Originally published in the New York Times.
HER silver tongue honed by decades in corporate marketing, Carly Fiorina has used two debates, and a steely determination on the campaign trail, to climb near the top of the polls for the Republican nomination.
But Americans should pause on her biggest professional credential for our highest office: a short, disastrous stint atop one of America’s iconic technology companies, Hewlett-Packard.
The clearest measure of her performance — and the report card preferred by Wall Street — is H.P.’s stock price, which dropped by 52 percent during her tenure of almost six years.
Yes, Mrs. Fiorina served during the worst fall in technology shares in history. But she managed to underperform her key competitors; IBM’s shares declined by 27.5 percent and Dell’s fell by 3 percent.
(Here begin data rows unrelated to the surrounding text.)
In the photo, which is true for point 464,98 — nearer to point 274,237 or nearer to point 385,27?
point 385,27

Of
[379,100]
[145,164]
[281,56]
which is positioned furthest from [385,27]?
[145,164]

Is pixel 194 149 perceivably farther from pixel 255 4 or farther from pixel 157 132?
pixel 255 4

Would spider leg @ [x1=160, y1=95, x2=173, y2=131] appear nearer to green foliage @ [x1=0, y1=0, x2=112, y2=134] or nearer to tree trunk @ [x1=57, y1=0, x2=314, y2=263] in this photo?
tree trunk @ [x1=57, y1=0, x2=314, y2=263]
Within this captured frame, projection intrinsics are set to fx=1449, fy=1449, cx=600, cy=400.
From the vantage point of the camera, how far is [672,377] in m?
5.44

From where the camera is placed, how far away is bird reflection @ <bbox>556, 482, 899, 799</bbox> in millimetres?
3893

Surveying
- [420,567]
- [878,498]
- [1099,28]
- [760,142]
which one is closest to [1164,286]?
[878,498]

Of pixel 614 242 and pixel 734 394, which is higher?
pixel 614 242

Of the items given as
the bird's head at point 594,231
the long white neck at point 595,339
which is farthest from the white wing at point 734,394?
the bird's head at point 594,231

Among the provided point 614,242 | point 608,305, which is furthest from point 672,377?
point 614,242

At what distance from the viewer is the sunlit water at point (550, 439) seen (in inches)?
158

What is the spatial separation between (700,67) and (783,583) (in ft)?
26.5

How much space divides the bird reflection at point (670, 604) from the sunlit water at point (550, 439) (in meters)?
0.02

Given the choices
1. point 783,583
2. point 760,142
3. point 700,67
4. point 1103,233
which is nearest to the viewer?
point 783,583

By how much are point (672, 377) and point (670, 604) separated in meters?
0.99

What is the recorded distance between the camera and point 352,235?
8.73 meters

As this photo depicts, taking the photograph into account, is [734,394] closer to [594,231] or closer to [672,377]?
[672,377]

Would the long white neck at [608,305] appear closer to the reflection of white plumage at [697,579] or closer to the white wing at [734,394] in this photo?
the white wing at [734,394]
The most ruinous aspect of Mrs. Fiorina’s tenure was her decision to acquire another “old tech” hardware company, Compaq Computer Corporation, instead of moving more heavily into services and software, as IBM did.
The proposed merger — Mrs. Fiorina pronounced that the two companies “fit together like a zipper” — bitterly divided directors and shareholders and was approved with just a 51.4 percent majority, a split I cannot recall seeing elsewhere during my 33-year Wall Street career.
To be fair, Mrs. Fiorina was saddled with a dysfunctional board. But that was well known, so taking the job with that added complexity was her eyes-wide-open choice.
Investors were so down on her that H.P.’s shares jumped by almost 7 percent on the day of her firing. And in ensuing years, she appeared on several “worst C.E.O.” lists, including those of CBS News and USA Today.
In 2009, Portfolio magazine ranked her the 19th worst C.E.O. of all time and described her as a “consummate self-promoter” who was “busy pontificating on the lecture circuit and posing for magazine covers while her company floundered.” (That sounds like good preparation for running for president.)
Mrs. Fiorina tries to obscure these harsh realities with a blizzard of her own “facts.” On the campaign trail, for example, she speaks of having doubled her company’s revenues. However, most of that increase came from adding in Compaq’s sales, which is a misleading way to calculate revenue growth.
While some of the intricacies of Mrs. Fiorina’s performance may elude voters amid the dust storm that she has kicked up, her compensation won’t. She banked $21 million in severance payments as part of the more than $100 million in compensation she received during what one critic called her “destructive reign of terror” (which included pushing for H.P. to acquire five corporate jets.)
In the course of her losing Senate run in 2010, she was also attacked for the 30,000 layoffs that occurred at H.P. during her tenure. That’s not entirely fair — the entire technology industry was going through a downsizing and H.P.’s total employment ultimately climbed back up — but it was deadly effective politics that could doubtless be repeated in 2016.
Less attention has been paid to her time at Lucent Technologies, where she rose through the marketing ranks, learning the sales techniques that she is now putting to good use on the stump.
Soon after she left, Lucent veered off a cliff, and while she was never the chief executive, part of the company’s collapse stemmed from overly aggressive sales and loans to financially shaky customers made under her supervision.
Strikingly few former colleagues have come to Mrs. Fiorina’s defense. And her most prominent advocate, the venture capitalist Tom Perkins, has his own challenges; last year, he compared the criticisms of wealthy Americans to the attacks on Jews during Kristallnacht.
In a recent essay, Mrs. Fiorina noted that many other successful business leaders — Steve Jobs, Oprah Winfrey, Walt Disney and Michael Bloomberg — were all fired at one point in their careers.
The difference, however, is that all four went on to achieve remarkable business success; Mrs. Fiorina has not held a full-time private sector job since she left H.P. in 2005 — perhaps because no one sought her services.
I certainly recognize that corporate accomplishments are not a prerequisite for a government perch. Indeed, many chief executives fail when they move from the command-and-control business environment to Washington, where consensus-building is a necessity.
However, the lack of public service or sustained business success makes Mrs. Fiorina unqualified for the nation’s highest office. By comparison, Mitt Romney had built an extraordinarily successful investment firm and served for four years as governor of Massachusetts.
Crooning on “The Tonight Show Starring Jimmy Fallon,” as Mrs. Fiorina did recently, may add some glitter to her persona, but the important gaps in achievement remain.